* _Page_
........
In the ICI Letter, the ICI noted that existing RIC CPOs that currently maintain their records with third-party recordkeepers would technically be unable to meet the timing requirements for the Recordkeeping Delegation Statement. The ICI letter explains that it is the ICI’s understanding based on conversations with the CFTC staff that RIC CPOs will be deemed to have complied with the applicable Recordkeeping Delegation Statement requirements if the Recordkeeping Delegation Statement is filed on or before November 22, 2013. They have asked the CFTC staff to confirm.
Additionally, the ICI Letter points out that although the Final Rules state the CPOs may utilize third-party service providers for the maintenance of books and records as described above, many RIC CPOs currently maintain their books and records with third-party recordkeepers that are not explicitly listed in amended CFTC Regulation 4.23, including professional records maintenance companies, storage companies, sub-advisers and CTAs. The ICI claims that these RIC CPOs would “face an enormous burden if they were forced to transfer their books and records to the third-party recordkeepers that are permissible under amended Regulation 4.23 before the November 22, 2013 compliance date.” The ICI Letter states that it is the ICI’s understanding that the CFTC intends to further amend CFTC Regulation 4.23 to allow RIC CPOs to maintain required books and records with a broader list of third-party service providers, and that this further amendment will be effective prior to the November 22, 2013, compliance date.
b. Access to Books and Records for Inspection
Under the CFTC regulations, CPOs are generally required to make the books and records of a pool available to investors for inspection. The SEC Rules do not include a similar requirement for registered investment companies. Under the Final Rules, as of August 22, 2013, RIC CPOs are exempt from the requirement to make the books and records of a registered investment company available to investors for inspection.
c. Investor Ledgers
Currently, CFTC Regulation 4.23(a)(4) requires CPOs to maintain a ledger of each investor, showing such investor’s name and address and all funds received from or distributed to such investor. This is not currently a requirement for registered investment companies.
Under the Final Rules, the CFTC has determined to deem RIC CPOs to be in compliance with the investor ledger requirement, as long as the CPO has a transfer agent or financial intermediary maintain records in such a way as to comply with the requirements set forth by the CFTC.
........
* _Record list_
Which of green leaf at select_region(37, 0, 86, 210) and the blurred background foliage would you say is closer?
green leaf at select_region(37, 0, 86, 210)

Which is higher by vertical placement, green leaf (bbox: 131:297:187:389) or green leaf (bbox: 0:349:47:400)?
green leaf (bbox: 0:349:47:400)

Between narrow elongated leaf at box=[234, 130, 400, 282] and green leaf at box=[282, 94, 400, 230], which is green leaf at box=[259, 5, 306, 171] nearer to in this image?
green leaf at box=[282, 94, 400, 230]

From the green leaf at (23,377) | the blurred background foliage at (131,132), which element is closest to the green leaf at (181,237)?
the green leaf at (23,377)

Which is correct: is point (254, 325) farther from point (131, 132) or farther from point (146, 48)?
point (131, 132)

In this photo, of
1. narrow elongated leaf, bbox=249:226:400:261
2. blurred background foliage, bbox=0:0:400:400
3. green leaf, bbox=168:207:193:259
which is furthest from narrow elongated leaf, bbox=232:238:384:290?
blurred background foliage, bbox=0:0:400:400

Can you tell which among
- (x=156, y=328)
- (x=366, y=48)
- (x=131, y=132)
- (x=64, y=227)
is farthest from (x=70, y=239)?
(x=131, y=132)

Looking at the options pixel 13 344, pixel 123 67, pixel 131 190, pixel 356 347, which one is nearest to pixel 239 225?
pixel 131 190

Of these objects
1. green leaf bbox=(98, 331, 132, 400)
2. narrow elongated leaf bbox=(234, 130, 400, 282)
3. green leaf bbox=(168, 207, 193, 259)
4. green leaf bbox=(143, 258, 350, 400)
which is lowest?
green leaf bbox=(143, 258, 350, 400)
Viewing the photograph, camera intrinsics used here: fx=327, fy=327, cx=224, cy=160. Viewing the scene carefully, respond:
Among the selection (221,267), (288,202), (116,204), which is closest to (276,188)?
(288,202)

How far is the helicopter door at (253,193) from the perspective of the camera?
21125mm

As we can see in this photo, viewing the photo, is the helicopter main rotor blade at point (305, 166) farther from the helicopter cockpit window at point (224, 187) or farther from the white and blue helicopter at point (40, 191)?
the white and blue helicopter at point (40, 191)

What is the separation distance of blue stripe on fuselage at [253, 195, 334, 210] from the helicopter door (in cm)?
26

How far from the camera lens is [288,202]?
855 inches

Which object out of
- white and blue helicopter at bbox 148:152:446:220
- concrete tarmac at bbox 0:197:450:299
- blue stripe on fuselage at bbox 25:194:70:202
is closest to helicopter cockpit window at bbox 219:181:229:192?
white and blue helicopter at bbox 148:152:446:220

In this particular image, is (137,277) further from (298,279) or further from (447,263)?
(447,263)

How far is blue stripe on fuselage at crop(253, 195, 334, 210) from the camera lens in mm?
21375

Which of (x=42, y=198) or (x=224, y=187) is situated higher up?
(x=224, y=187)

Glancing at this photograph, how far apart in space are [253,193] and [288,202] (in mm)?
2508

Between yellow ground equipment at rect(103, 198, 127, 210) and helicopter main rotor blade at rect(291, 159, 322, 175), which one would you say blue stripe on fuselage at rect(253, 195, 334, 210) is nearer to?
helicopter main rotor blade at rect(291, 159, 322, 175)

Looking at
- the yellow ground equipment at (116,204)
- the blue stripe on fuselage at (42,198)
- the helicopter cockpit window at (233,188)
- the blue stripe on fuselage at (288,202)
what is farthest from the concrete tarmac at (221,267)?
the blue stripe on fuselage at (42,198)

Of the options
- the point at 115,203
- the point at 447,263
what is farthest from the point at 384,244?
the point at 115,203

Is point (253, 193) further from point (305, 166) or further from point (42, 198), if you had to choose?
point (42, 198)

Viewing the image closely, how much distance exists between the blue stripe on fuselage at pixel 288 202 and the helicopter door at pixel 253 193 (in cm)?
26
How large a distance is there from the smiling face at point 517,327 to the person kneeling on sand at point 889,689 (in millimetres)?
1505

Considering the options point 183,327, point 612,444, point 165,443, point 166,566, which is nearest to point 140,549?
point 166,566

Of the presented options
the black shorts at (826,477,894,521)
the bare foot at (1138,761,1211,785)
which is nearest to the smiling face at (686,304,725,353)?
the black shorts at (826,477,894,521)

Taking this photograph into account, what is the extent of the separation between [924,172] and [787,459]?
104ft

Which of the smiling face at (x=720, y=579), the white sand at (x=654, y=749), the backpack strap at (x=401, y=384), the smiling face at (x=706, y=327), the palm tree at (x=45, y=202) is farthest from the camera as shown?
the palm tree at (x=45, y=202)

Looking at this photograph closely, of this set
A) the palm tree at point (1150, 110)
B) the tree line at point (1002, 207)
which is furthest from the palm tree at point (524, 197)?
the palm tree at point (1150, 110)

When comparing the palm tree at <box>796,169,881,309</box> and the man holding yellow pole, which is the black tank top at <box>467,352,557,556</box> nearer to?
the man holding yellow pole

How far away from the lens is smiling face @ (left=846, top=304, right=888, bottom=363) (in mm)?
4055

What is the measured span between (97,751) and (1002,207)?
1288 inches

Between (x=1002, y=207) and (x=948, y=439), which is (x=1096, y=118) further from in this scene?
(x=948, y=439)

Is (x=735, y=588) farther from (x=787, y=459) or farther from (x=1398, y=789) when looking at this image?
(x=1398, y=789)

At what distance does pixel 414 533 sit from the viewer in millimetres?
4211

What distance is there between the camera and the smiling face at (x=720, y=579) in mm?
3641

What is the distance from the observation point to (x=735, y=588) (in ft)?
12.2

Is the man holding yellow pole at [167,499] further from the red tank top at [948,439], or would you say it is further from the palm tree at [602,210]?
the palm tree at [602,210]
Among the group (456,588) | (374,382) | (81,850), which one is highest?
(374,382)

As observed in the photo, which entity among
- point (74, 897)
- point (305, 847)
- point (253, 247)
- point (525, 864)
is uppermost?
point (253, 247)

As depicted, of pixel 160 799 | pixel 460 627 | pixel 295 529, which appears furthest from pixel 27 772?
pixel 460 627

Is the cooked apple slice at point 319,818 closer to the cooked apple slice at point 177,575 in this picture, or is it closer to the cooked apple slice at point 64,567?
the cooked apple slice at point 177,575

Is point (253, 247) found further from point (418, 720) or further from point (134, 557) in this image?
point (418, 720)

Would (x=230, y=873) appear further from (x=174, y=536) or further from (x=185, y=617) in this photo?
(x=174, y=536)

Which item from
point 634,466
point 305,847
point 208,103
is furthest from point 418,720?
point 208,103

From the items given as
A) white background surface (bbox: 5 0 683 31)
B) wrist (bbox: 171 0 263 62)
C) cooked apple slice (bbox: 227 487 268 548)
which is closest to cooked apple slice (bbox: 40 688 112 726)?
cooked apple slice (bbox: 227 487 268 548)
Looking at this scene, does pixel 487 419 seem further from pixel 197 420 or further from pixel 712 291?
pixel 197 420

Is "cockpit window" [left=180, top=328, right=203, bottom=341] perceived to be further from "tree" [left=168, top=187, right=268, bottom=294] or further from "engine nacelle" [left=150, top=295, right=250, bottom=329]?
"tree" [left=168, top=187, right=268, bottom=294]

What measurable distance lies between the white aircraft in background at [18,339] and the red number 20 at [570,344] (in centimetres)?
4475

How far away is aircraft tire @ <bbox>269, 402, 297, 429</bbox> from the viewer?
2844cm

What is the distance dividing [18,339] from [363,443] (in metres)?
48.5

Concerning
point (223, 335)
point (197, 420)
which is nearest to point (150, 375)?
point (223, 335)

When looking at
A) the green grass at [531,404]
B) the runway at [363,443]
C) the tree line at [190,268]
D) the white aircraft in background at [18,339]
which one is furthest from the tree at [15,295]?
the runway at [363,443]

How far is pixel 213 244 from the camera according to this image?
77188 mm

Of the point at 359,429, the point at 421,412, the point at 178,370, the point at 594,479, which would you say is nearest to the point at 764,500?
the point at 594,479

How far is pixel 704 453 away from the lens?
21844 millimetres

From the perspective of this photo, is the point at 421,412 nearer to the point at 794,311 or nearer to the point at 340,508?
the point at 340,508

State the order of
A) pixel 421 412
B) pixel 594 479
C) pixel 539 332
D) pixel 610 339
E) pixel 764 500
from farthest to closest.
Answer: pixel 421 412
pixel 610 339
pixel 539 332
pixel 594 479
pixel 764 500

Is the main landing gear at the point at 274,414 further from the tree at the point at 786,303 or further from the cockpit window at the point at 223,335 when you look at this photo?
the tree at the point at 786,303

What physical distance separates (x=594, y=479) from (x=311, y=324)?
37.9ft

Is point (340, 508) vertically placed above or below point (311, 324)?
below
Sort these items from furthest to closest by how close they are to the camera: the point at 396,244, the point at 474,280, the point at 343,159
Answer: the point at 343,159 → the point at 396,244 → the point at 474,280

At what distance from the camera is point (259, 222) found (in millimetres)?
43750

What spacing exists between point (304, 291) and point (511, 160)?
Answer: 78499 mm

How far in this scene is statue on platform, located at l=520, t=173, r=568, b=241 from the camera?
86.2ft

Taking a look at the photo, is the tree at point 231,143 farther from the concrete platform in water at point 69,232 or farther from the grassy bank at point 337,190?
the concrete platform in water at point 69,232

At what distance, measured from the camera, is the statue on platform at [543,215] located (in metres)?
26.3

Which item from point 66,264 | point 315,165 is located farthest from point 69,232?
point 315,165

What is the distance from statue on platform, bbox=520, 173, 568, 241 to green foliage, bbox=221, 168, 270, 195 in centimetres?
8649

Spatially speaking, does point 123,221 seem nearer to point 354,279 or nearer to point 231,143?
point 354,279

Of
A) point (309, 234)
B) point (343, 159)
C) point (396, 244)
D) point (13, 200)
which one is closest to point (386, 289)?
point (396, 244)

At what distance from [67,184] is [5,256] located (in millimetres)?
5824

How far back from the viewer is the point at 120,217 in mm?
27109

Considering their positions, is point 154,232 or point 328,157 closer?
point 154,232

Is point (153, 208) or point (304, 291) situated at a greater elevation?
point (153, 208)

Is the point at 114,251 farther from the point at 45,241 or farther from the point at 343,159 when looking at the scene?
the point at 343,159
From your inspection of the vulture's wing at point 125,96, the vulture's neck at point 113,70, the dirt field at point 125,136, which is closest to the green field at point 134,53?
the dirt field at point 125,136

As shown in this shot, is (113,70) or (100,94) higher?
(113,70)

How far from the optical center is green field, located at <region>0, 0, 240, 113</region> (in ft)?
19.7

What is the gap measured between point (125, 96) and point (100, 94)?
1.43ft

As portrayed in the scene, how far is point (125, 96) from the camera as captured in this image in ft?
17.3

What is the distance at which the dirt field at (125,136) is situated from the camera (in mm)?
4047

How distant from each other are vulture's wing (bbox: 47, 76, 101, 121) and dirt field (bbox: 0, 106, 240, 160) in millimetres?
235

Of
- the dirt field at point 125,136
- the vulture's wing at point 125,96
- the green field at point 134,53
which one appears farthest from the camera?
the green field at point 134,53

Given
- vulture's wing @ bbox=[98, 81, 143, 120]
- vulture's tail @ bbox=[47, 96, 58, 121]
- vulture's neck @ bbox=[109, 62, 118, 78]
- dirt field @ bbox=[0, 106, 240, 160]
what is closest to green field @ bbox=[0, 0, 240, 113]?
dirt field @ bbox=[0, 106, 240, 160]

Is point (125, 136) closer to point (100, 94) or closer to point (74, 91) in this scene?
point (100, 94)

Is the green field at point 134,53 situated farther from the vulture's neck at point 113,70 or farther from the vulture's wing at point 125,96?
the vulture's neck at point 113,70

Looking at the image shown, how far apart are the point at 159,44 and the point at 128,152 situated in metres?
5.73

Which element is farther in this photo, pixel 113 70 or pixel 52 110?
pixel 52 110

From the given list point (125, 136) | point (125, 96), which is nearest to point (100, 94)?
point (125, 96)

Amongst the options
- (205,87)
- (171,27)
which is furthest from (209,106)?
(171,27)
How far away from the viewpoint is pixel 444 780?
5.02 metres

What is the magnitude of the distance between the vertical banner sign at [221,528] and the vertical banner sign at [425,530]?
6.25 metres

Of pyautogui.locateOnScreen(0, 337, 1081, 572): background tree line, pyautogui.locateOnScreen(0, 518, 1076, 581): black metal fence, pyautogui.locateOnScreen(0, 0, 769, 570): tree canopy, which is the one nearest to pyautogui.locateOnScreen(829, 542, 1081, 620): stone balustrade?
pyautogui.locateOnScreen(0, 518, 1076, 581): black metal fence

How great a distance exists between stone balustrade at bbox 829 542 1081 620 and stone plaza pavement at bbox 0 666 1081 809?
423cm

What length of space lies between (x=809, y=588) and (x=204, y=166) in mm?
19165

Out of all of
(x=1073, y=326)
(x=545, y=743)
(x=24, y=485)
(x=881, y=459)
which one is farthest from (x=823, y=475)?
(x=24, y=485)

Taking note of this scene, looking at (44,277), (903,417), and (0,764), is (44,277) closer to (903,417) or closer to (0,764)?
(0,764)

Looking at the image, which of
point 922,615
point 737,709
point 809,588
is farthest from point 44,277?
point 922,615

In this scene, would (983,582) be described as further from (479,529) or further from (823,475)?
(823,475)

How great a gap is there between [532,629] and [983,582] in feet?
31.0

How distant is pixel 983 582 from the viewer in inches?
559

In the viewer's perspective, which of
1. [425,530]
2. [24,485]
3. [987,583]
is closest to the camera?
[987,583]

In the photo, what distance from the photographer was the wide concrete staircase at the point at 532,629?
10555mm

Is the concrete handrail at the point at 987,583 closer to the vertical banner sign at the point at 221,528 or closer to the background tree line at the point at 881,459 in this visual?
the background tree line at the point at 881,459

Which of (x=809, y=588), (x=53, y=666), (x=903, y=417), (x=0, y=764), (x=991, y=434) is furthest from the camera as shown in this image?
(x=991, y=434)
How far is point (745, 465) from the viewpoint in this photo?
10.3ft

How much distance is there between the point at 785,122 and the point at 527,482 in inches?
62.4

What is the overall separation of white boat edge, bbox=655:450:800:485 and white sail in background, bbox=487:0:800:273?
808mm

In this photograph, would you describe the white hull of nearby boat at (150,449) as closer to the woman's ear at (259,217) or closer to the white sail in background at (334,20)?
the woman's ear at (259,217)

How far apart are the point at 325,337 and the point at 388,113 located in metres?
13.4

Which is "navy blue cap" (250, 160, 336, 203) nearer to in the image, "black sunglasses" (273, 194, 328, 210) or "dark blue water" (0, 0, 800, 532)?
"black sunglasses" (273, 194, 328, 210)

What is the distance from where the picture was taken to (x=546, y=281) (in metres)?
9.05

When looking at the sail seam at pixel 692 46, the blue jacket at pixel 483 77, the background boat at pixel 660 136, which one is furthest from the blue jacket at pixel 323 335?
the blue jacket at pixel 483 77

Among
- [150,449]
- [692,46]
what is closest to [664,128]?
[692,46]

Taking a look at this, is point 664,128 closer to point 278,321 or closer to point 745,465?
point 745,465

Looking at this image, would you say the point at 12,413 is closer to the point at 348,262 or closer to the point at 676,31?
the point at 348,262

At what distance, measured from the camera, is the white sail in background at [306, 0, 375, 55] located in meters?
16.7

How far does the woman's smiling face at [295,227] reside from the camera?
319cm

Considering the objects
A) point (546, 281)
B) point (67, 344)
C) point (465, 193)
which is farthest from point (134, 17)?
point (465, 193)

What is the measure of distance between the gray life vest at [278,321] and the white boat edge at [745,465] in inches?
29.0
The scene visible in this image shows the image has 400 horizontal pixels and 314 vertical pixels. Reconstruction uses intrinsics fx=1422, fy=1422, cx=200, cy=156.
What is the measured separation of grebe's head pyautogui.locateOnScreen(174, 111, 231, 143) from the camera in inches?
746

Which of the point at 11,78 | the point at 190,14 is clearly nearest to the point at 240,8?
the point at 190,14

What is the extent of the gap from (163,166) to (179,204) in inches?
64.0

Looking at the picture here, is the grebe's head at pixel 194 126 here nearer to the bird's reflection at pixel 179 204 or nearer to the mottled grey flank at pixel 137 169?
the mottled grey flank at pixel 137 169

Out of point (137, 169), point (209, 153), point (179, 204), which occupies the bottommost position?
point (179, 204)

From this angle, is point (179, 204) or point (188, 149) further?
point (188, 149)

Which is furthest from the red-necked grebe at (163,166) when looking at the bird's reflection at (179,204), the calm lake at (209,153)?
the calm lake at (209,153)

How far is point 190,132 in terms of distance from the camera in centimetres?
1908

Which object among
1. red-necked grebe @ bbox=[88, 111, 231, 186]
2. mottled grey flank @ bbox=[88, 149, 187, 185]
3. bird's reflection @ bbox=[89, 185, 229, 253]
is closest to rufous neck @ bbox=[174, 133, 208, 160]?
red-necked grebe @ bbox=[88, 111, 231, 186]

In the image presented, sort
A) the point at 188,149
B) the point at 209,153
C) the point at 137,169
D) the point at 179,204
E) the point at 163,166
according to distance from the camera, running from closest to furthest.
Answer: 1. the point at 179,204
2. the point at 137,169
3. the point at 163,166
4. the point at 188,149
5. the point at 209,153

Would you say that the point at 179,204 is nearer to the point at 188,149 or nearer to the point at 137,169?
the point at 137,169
........
* _Given request A_
Rewrite the passage on CFTC recordkeeping rules, starting with "b. Access to" and going on through "company available to investors for inspection.", with "investors" changed to "shareholders".
* _Given request B_
Write the next part of the passage on CFTC recordkeeping rules, picking up after its last sentence.

* _Written response A_
b. Access to Books and Records for Inspection
Under the CFTC regulations, CPOs are generally required to make the books and records of a pool available to shareholders for inspection. The SEC Rules do not include a similar requirement for registered investment companies. Under the Final Rules, as of August 22, 2013, RIC CPOs are exempt from the requirement to make the books and records of a registered investment company available to shareholders for inspection.

* _Written response B_
F. Controlled Foreign Corporations
In a 2012 release, the CFTC previously explained that the wholly owned offshore subsidiaries (“controlled foreign corporations” or CFCs) often used by registered investment companies to gain exposure to commodities are, in its view, commodity pools and, unless they qualify for an exemption, their operators are subject to registration as CPOs.
Under the Final Rules, as long as a registered investment company provides full disclosure of material information regarding the activities of its CFC in its prospectus and/or other SEC filings, the CFC will not be required to separately prepare a CFTC disclosure document. Further, the Final Rules state that as long as the registered investment company consolidates the financial statements of the CFC with those of the registered investment company in the financial statements that are filed with the NFA, the CFC will not be required to file separate financial statements.
Further, on September 5, 2013, the CFTC DSIO issued no action relief (the “No Action Letter”) regarding the obligations of CPOs of CFCs to report under Part 4 of the CFTC’s regulations. In the No Action Letter, DSIO states that it will not recommend that the CFTC take an enforcement action against a CPO of a registered investment company that uses a CFC for the purpose of trading in commodity interests for failure to provide a report with respect to such CFC pursuant to CFTC Regulation 4.27(c) (which requires reporting on Form CPO-PQR) until the next applicable reporting period following the Compliance Date, provided that:
1. the CPO of the CFC is also the CPO of the registered investment company;
2. the CPO provides a consolidated report for the registered investment company that includes that data for its CFCs
to NFA pursuant to Regulation 4.27(c) for the next applicable reporting period following the Compliance Date; and
3. the CPO either:
a. currently consolidates the CFC’s financial statements with those of the registered fund for financial reporting
b. is in the process of converting from separate financial reporting to consolidated financial reporting for the
registered investment company and CFC, provided that:
i. the CPO operates at least one registered investment company that currently consolidates its CFC for financial
reporting purposes; and
ii. such CPO’s other registered investment funds consolidate their CFCs for financial reporting purposes for the
next applicable reporting period following the Compliance Date.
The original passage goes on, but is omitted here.